Course number 67650 – Spring 2011

Experimental Approaches in Computer Science

This course is complementary to Topics in Performance Evaluation. This course is more about measurements, including examples of discovering unknown facts about workloads or the Internet, and generally the use of experimental procedures. The other course places more emphasis on the methodologies of simulation and analysis, and presents several case studies of performance evaluation. The plan is to give these two courses in alternate years.

Course Details:

Class location: Shprintzak 213, Tuesday 16–18
Teacher: Prof. Dror Feitelson
Questions: send email to feit@cs
Exercises: submit exercises and get grades and comments using the Moodle system



And look at the (tentative) week-by-week plan of the course.


The grade in the course will be determined by your work throughout the course (“avoda shotefet”). There will be 12 weekly exercises, worth 7.5 points each. The exercises are designed to be reasonably short and simple (at least once you get the hang of it). They are typically due 6 days after the topic is discussed in class, so that we can talk about the results the following week.

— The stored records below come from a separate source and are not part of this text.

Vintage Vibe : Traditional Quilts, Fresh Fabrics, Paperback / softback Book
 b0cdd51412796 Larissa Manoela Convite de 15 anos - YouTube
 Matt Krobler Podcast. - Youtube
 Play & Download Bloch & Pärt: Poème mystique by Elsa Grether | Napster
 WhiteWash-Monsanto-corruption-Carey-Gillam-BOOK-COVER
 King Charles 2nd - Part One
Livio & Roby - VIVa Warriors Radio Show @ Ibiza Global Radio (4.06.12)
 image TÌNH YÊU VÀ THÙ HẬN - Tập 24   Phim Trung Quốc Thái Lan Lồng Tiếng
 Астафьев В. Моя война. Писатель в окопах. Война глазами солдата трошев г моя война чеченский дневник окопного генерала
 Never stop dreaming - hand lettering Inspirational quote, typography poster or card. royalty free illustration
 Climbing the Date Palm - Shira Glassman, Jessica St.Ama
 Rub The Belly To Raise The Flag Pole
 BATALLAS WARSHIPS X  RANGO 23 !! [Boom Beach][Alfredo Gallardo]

Please do the exercises in pairs, and use this to discuss what you are doing, gain a better understanding, and achieve better results.

If you have a good reason for not doing one or more of the exercises (e.g. you have milu'im for the whole period) you will be excused, and the grade will be calculated based on the others (but if your partner has milu'im, only he gets excused!). There will be no final exam, but there will be a short quiz in the last class worth 10 points. The material for the quiz is all the lectures and exercises. Thus you should come to the lectures and really take part in all the exercises (don't alternate with your partner!)

The default grade for a “very good” exercise is 95. A grade of 100 is reserved for whoever does something special extra, or shows some special insights. Note that 100 is not automatic for doing extra work — it has to be interesting and meaningful.